The AMI can be resolved from publicly available SSM Parameters. Adding the
security group will attach to the public ENI. In case we need to debug the
instance I will also conditionally add the IAM instance profile. Ignoring AMI
changes will prevent destroying the instance when running another
tofu plan
and the new AMI was released.
data "aws_ssm_parameter" "AL2023" {
name = "/aws/service/ami-amazon-linux-latest/al2023-ami-kernel-6.1-arm64"
}
resource "aws_instance" "nat_instance" {
ami = data.aws_ssm_parameter.AL2023.value
instance_type = "t4g.nano"
vpc_security_group_ids = [aws_security_group.security_group.id]
subnet_id = var.public_subnet
iam_instance_profile = var.create_ssm_role ? aws_iam_instance_profile.ssm_role[0].name : null
lifecycle { ignore_changes = [ami] }
user_data = templatefile(
"${path.module}/user_data.yml",
{
private_subnets : data.aws_subnet.private_subnet[*].cidr_block,
primary_subnet : data.aws_subnet.private_subnet[0].cidr_block
}
)
}
However, as you can see above, I also added a user_data
field. Because what
we have defined so far was the easy part. Now comes the core of the instance:
configuration inside Linux.
Configuration of the instance to act as a NAT Gateway
The user data script that we will supply will not be a simple Bash script. We
will use cloud-init
syntax to make the changes be applied every reboot of the
instance. This way we can dynamically attach more subnets and remove some of
them if we want to without recreating the whole instance again. By default,
simple Bash scripts run only once during instance creation.
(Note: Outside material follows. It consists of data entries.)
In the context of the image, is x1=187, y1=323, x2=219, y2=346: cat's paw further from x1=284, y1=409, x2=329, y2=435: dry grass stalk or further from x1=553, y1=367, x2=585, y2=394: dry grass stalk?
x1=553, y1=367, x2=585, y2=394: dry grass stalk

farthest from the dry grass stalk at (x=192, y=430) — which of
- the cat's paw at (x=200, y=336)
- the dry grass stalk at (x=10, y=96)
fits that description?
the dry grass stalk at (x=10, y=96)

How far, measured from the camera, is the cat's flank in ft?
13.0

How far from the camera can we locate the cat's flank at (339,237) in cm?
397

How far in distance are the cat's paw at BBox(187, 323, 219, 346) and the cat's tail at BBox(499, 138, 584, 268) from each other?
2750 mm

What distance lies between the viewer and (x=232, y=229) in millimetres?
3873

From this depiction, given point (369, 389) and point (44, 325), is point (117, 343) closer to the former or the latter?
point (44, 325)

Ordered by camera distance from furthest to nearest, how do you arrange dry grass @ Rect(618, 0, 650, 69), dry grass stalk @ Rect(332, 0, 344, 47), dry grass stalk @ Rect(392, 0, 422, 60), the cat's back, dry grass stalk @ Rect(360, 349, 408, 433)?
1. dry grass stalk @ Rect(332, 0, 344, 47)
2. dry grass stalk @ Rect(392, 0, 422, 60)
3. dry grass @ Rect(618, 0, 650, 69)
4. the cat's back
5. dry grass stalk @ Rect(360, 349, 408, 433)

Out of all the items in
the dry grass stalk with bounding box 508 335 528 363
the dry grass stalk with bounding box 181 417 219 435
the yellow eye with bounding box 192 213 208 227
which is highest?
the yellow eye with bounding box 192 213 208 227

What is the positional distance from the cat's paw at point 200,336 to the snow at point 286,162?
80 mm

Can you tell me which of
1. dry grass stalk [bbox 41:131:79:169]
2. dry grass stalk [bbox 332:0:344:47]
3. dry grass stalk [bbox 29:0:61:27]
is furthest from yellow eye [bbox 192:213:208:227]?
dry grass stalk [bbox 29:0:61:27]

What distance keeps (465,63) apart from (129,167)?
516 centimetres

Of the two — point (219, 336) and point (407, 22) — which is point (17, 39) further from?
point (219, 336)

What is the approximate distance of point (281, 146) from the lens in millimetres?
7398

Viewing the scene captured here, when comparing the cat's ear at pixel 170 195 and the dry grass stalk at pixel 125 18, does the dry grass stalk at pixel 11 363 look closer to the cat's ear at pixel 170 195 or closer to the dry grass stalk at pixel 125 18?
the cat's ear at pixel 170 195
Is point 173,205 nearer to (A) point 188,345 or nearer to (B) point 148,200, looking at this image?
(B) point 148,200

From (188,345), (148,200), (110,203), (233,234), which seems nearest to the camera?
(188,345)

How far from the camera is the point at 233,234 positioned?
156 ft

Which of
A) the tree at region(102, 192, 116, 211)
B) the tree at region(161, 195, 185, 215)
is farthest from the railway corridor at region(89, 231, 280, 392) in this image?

However, in
Terraform, changes to user data always reboot the instance. cloud-init
is a
different approach that allows us to set a flag that the script should be run
every time. In this user data, I will do two things: create the script as a
local file and execute it. Let's first go step by step through all the commands
we have to run in order to have a working NAT instance.
In the first part, I will do just three basic things: update the system, install
iptables-services
and enable IP forwarding in the kernel settings which I will
also apply immediately.
#!/bin/bash
yum update -y
yum install -y iptables-services
echo "net.ipv4.ip_forward=1" > /etc/sysctl.d/90-nat.conf
sysctl --system
The next step is to determine the network interface names. I will do it using
some ip
and grep
commands. AWS adds aliases to the ENIs, even though we are
using the same Amazon Linux 2023, just a year ago the names were a bit
differently formatted, so be sure to check from time to time if the syntax
changes. The second interface is dynamically attached so it might happen that we
have to wait for it.
ETH0_NAME=$(ip addr | grep device-number-0 | grep -oE 'device-number-.*$')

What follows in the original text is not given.